Le remède est qu'il apprenne à se gouverner lui-même, qu'il apprenne à faire la distinction entre les attributions essentielles de l'État et celles qu'il a usurpées, à nos frais, sur l'activité privée.
Tout le problème est là.
Quant à moi, je dis: Le nombre des choses qui rentrent dans les attributions essentielles du gouvernement est très-limité: faire régner l'ordre, la sécurité, maintenir chacun dans la justice, c'est-à-dire réprimer les délits et les crimes, et exécuter quelques grands travaux d'utilité publique, d'utilité nationale, voilà, je crois, quelles sont ses attributions essentielles; et nous n'aurons de repos, nous n'aurons de finances, nous n'aurons abattu l'hydre des révolutions que lorsque nous serons rentrés, par des voies progressives, si vous voulez, dans ce système vers lequel nous devons nous diriger. (Très-bien!)
La seconde condition de ce système, c'est qu'il faut vouloir sincèrement la paix; car il est évident que non-seulement la guerre, mais même l'esprit de guerre, les tendances belliqueuses sont incompatibles avec un pareil système. Je sais bien que le mot paix fait quelquefois circuler le sourire de l'ironie sur ces bancs; mais, véritablement, je ne crois pas que des hommes sérieux puissent accueillir ce mot avec ironie. Comment! l'expérience ne nous apprendra-t-elle jamais rien?
Depuis 1815, par exemple, nous entretenons des armées nombreuses, des armées énormes; et je puis dire que ce sont précisément ces grandes forces militaires qui nous ont entraînés malgré nous dans des affaires, dans des guerres dont nous ne nous serions pas mêlés assurément, si nous n'avions pas eu ces grandes forces derrière nous. Nous n'aurions pas eu la guerre d'Espagne, en 1823; nous n'aurions pas eu, l'année dernière, l'expédition de Rome; nous aurions laissé le pape et les Romains s'arranger entre eux, si notre appareil militaire eût été restreint à des proportions plus modestes. (Mouvements divers.)

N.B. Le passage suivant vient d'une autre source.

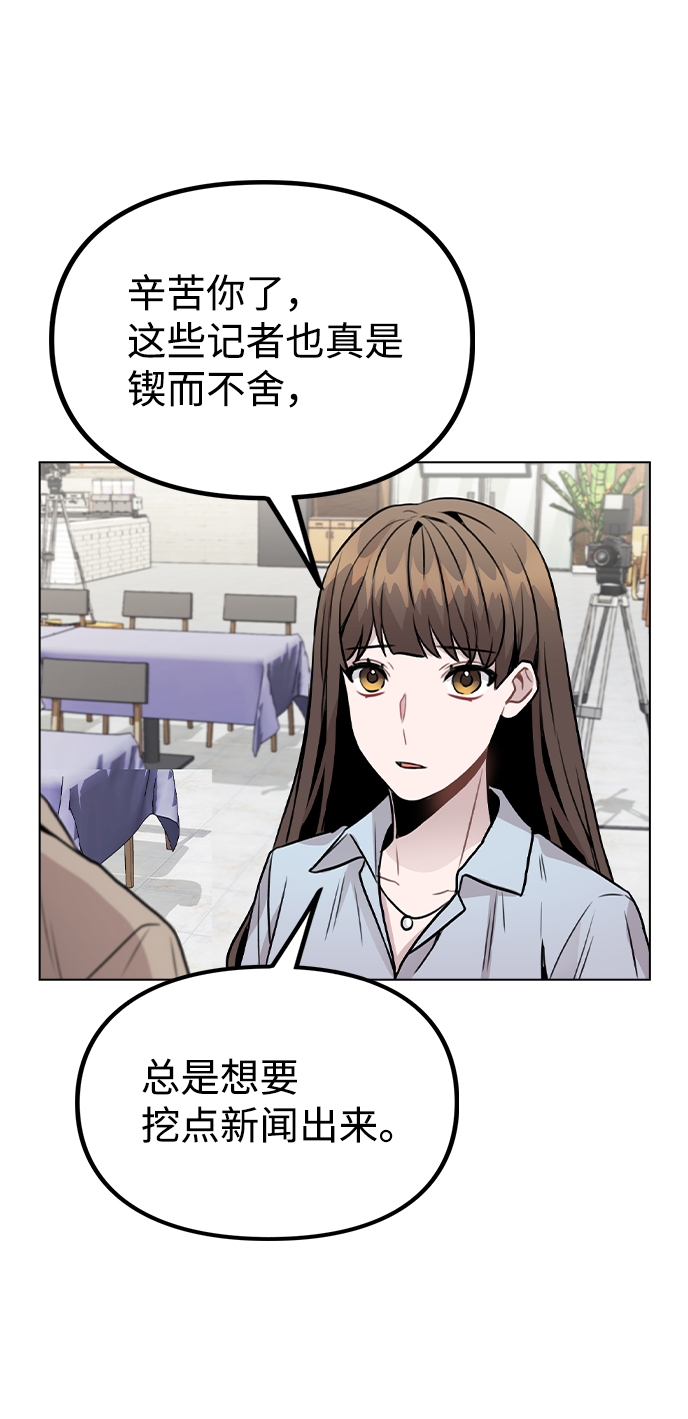 [第22话] 星星的经验68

Une voix à droite. Et en juin, vous n'avez pas été fâché d'avoir l'armée!
M. Bastiat. Vous me répondez par le mois de juin. Moi, je vous dis que si vous n'aviez pas eu ces grosses armées, vous n'auriez pas eu le mois de juin. (Hilarité prolongée à droite.—Longue agitation.)
Une voix à droite. C'est comme si vous disiez qu'il n'y aurait pas de voleurs s'il n'y avait pas de gendarmes.
M. Bérard. Mais ce sont les fonctionnaires publics des ateliers nationaux qui ont fait le mois de juin.